▶ **Instructions to follow**: Can you reproduce the rows from the line containing "At what distance" through the line containing "(4) point 147,190 →", leaving everything else out?

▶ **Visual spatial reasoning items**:
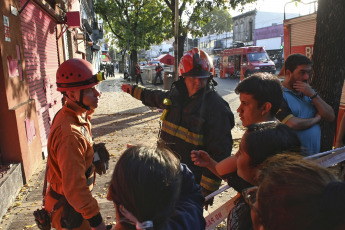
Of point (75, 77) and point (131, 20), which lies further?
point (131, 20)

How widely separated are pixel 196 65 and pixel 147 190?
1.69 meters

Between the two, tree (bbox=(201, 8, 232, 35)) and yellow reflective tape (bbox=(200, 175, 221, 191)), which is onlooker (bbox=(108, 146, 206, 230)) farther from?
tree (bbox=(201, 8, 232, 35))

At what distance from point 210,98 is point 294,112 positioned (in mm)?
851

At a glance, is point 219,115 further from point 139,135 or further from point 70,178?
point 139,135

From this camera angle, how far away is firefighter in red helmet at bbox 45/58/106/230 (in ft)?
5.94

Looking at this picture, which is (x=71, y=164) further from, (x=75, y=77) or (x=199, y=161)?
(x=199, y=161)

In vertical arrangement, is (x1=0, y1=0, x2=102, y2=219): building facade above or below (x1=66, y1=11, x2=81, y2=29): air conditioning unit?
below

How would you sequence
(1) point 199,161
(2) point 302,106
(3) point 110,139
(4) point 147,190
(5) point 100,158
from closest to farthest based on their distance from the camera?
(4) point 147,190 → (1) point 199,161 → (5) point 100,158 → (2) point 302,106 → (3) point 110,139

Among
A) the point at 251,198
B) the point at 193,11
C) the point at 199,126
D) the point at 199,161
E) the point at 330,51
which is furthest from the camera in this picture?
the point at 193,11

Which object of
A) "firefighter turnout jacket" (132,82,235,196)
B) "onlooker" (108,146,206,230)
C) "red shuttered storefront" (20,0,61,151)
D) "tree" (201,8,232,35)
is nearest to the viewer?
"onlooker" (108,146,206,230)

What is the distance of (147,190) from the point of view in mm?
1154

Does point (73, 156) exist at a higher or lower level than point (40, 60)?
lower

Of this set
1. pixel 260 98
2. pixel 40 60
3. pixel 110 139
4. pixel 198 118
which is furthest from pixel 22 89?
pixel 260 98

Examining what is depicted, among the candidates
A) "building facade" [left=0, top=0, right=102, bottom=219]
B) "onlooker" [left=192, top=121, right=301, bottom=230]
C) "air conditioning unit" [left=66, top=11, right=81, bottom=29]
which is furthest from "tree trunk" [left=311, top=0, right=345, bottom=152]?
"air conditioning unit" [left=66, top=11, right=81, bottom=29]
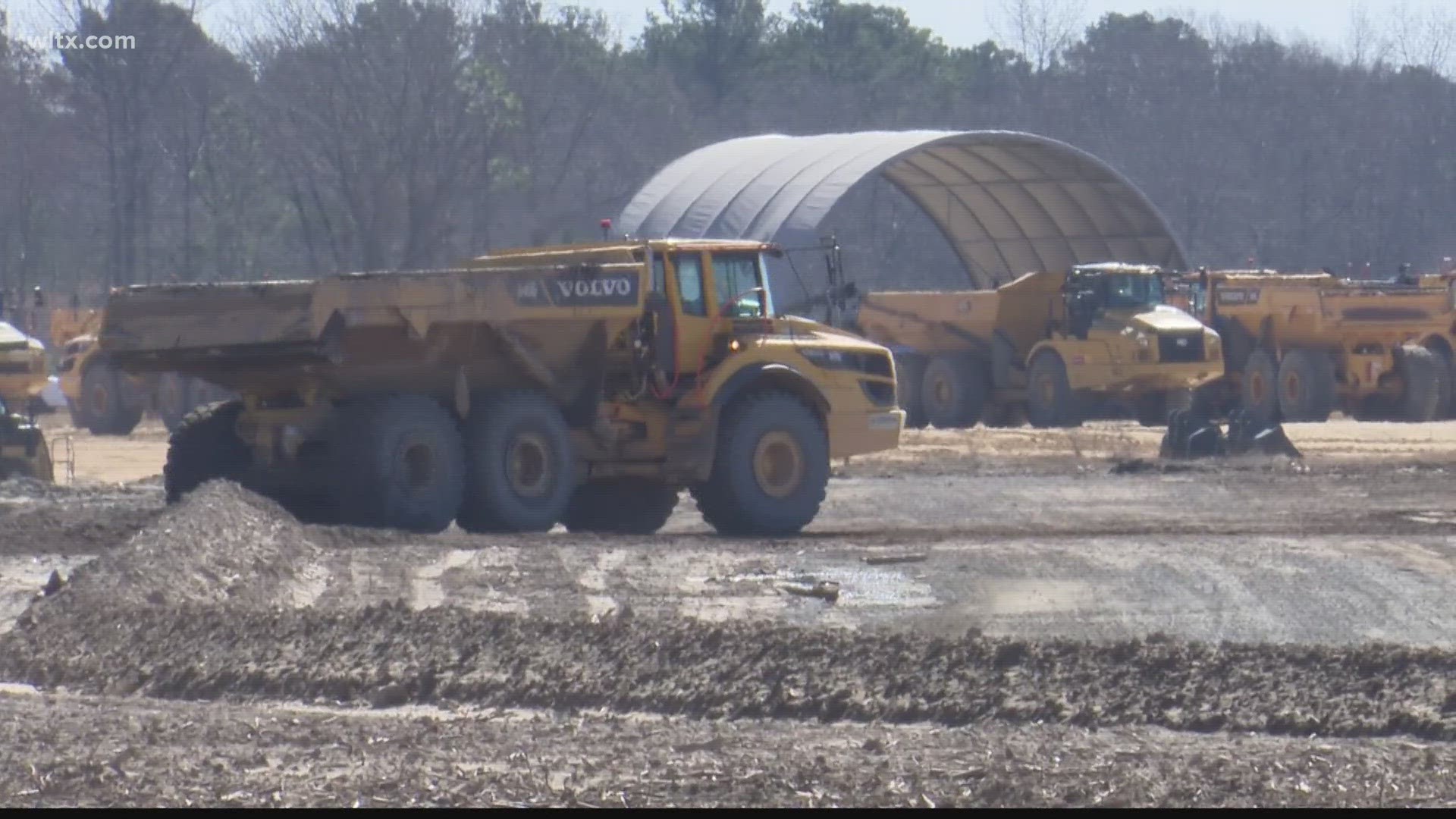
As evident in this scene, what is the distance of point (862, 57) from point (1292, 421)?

▶ **Written response**:
At what distance from point 210,98 is point 294,112 positioned (in mm)?
851

At a glance, is point 219,115 further from point 139,135 or further from point 70,178?
point 139,135

From this camera angle, how far away is firefighter in red helmet at bbox 45/58/106/230 (in ft)?
5.94

Looking at this picture, which is (x=71, y=164) further from, (x=75, y=77) or (x=199, y=161)?
(x=199, y=161)

In vertical arrangement, is (x1=0, y1=0, x2=102, y2=219): building facade above or below (x1=66, y1=11, x2=81, y2=29): air conditioning unit?
below

How would you sequence
(1) point 199,161
(2) point 302,106
(3) point 110,139
(4) point 147,190
(5) point 100,158
from closest to farthest based on their distance from the camera?
(4) point 147,190 → (1) point 199,161 → (5) point 100,158 → (2) point 302,106 → (3) point 110,139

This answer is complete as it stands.